Bize gelince, yedi yıldır vicdanımız rahat. Suçsuzluğumuzdan emin şekilde hücrelerimizde en yüksek moralle ahlaki değerleri, onuru, direnci temsil etmeye devam ediyoruz. Bu dava özelinde yaptığınız tüm kötülükler sizi biraz daha aşağıya doğru çekerken bizi onurlandırdı, yüceltti. Artık davanın ve bu kumpas oyununun karar aşamasına geldiniz. Size dikte edilen kararı açıklamak için sabırsızlandığınızı biliyorum. Ancak açıklayacağınız karar ne olursa olsun bizim, halkımızın ve tarihin vicdanında yok hükmündedir. Bu irade savaşında bizi teslim alamadınız, bize diz çöktüremediniz, boyun eğdiremediniz. Siz, kötülüğünüzle kararmış kalplerinizle baş başa kalırken biz, halkımızın onurlu mücadelesinin neferleri olarak başı dik şekilde tarihin sayfalarına yazıldık, yazılıyoruz.

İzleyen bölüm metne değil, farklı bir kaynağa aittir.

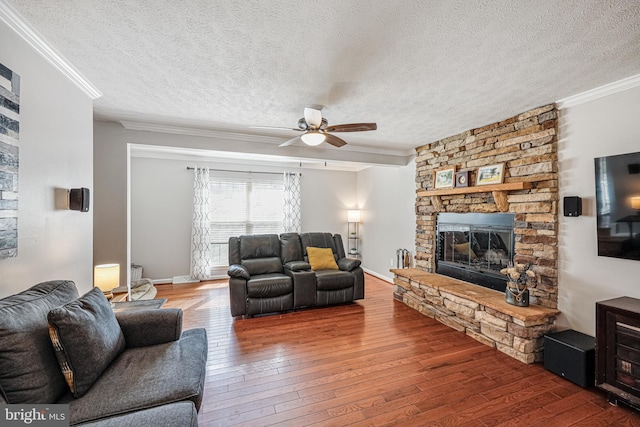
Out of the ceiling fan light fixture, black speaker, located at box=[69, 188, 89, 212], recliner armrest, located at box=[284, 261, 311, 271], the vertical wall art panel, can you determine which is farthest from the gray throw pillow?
recliner armrest, located at box=[284, 261, 311, 271]

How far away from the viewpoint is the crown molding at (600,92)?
7.54 ft

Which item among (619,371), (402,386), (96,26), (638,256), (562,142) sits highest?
(96,26)

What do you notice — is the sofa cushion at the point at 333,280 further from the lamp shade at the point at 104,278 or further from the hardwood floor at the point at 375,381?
the lamp shade at the point at 104,278

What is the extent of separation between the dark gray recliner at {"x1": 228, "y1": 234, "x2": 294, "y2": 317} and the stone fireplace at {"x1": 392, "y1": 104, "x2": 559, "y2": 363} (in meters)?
1.89

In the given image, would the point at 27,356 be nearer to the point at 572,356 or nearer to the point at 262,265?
the point at 262,265

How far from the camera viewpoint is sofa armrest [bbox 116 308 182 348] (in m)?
1.85

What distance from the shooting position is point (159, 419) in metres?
1.12

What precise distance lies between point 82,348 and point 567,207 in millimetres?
3923

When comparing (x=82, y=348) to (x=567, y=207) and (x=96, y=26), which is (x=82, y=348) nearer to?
(x=96, y=26)

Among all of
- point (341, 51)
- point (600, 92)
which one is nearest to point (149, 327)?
point (341, 51)

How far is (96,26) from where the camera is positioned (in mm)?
1731

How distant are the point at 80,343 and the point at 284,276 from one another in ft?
8.71

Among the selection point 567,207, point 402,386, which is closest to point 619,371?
point 567,207

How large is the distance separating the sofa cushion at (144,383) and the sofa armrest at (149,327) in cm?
7
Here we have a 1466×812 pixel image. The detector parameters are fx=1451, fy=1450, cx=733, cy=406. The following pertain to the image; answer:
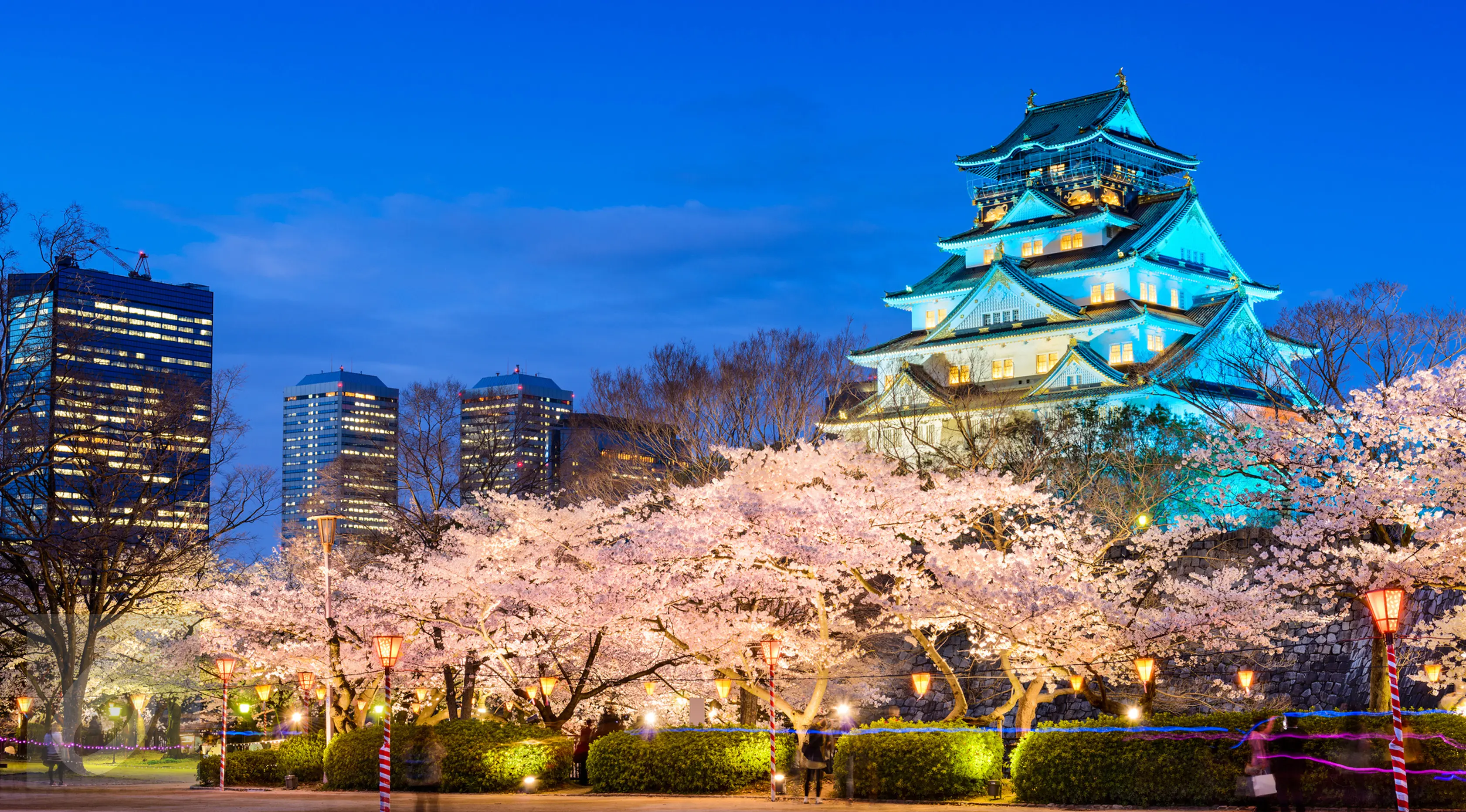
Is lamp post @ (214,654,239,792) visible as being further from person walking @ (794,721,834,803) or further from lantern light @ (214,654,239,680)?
person walking @ (794,721,834,803)

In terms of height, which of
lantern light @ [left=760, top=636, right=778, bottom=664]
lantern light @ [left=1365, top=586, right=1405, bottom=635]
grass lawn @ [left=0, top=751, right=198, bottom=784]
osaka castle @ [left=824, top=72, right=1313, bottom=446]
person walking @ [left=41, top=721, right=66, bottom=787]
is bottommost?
grass lawn @ [left=0, top=751, right=198, bottom=784]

Vereceğiniz kararı yüzüme okumanıza da fırsat vermeyeceğim. Kararı kendi kendinize okuyacaksınız. Fakat eşime, kızlarıma, aileme, tüm halkımıza şimdiden vasiyetim, özel ricamdır. Karar açıklandığında Amed’de, evimizin bahçesinde davul zurna çalıp halaylarla, zılgıtlarla, coşkuyla karşılamalısınız kararı. Çünkü biz de hücremizde aynı coşku ve moralle karşılayacağız. Bizim burada, arkadaşlarımızın dışarıda yürüttüğü siyasi mücadele her şeyden önce bir onurlu yaşam mücadelesidir. Bundan taviz verip onursuzca yaşamaktansa ölmeyi tercih ederiz.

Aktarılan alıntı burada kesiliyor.